It may seem, at this moment, incongruous to single out one death as more significant than another.
The American singer Kenny Rogers, who died over the weekend, would certainly not have expected special attention but then that quality, that avuncular, unthreatening presence was the bedrock of his long, eclectic career.
He epitomised Nashville velvet but he had some steel too.
He used those chameleon qualities, and songs from all genres, to address the hardest subjects in the softest ways to producing hit after hit.
One, ‘Lucille’, told a of a man picking up a woman in a bar despite the presence of her bankrupt husband begging her to return; his treble-platinum hit, ‘The Gambler’, offered sobering advice that “the best you can hope for is to die in your sleep”.

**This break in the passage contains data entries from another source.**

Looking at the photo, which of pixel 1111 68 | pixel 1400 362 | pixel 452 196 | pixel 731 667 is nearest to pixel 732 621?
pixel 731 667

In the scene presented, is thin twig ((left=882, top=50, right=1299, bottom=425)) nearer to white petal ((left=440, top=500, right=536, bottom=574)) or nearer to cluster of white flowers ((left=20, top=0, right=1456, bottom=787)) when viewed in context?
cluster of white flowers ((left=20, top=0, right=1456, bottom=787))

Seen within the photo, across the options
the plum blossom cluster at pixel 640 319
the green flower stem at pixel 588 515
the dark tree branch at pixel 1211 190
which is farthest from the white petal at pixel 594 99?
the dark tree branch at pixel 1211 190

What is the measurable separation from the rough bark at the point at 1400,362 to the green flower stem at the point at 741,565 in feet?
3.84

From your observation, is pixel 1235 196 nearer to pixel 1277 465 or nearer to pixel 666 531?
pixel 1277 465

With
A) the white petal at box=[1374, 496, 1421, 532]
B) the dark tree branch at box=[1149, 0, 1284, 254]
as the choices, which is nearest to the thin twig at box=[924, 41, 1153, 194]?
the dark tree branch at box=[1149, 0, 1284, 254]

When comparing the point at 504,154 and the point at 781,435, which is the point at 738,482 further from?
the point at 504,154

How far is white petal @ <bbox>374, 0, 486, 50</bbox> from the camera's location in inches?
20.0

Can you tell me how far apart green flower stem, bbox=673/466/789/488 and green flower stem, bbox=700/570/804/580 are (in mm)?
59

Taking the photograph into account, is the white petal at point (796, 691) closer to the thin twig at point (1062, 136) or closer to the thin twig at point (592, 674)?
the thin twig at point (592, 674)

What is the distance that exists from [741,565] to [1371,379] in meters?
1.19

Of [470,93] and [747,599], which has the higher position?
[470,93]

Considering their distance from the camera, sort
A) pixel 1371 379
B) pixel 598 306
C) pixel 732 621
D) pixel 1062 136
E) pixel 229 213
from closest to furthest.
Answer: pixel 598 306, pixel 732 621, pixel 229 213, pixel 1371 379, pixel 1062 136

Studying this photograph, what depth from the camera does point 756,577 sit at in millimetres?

A darker song, though delivered with almost disconnected softness, ‘The Coward of the County’ told of a gang rape long before the #MeToo movement.
He, like so many entertainers may have sugar-coated life but, unlike so many of them, he told something close enough to the truth.
That is probably why he had unexpected success at venues — Glastonbury just a few years ago — and among audiences far younger than he was.
He was the embodiment of Harlan Howard’s definition of country music: three chords and the truth, even if he delivered the truth in a middle-of-the-road package.
A humane, invaluable quality that we should not underestimate today.